Gládis estendeu, o tempo
todo, seu olho clínico não para as coisas da empresa, mas para a moça loira eu
lado. Quanto mais olhava para ela, mais gostava do que via. E mais sentia a
enorme aflição que, de tempos em tempos, acometia a garota. Está com medo, isso ela já nos falou. Mas
tem um outro medo, mais básico, mais no fundo, não consigo perceber direito.

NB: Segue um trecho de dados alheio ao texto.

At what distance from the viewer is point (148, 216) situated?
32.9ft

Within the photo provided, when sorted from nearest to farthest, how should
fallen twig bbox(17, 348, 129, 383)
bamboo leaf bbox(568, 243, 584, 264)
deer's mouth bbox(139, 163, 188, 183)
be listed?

Mas tem. O que essa garota precisa é de uma amiga! Duvido que ela tenha uma
única sequer nesta cidade. É bonita demais para isso. Eu a sinto como uma
ratinha assustada, debaixo de holofotes, tentando se defender e tendo que
agradar todo mundo. Que coisa! No fundo está sozinha, é uma solitária. Por isso
se pendura no casaco do padrinho como se agarrasse uma corda de salvação. Ele,
de fato, deve ser a única pessoa em quem ela confia. Como será a família dela?
Pouco depois chegou
Celso, exultante com o andamento de suas obras no grande terreno. Agora elas
começariam a tomar sua forma definitiva, então estava na hora de revelar àquelas
pessoas de sua total confiança qual a verdadeira razão de sua vinda para
Amarante. O que, em última análise, correspondia a ter que SE revelar, mostrar
a elas quem ele tinha sido no passado.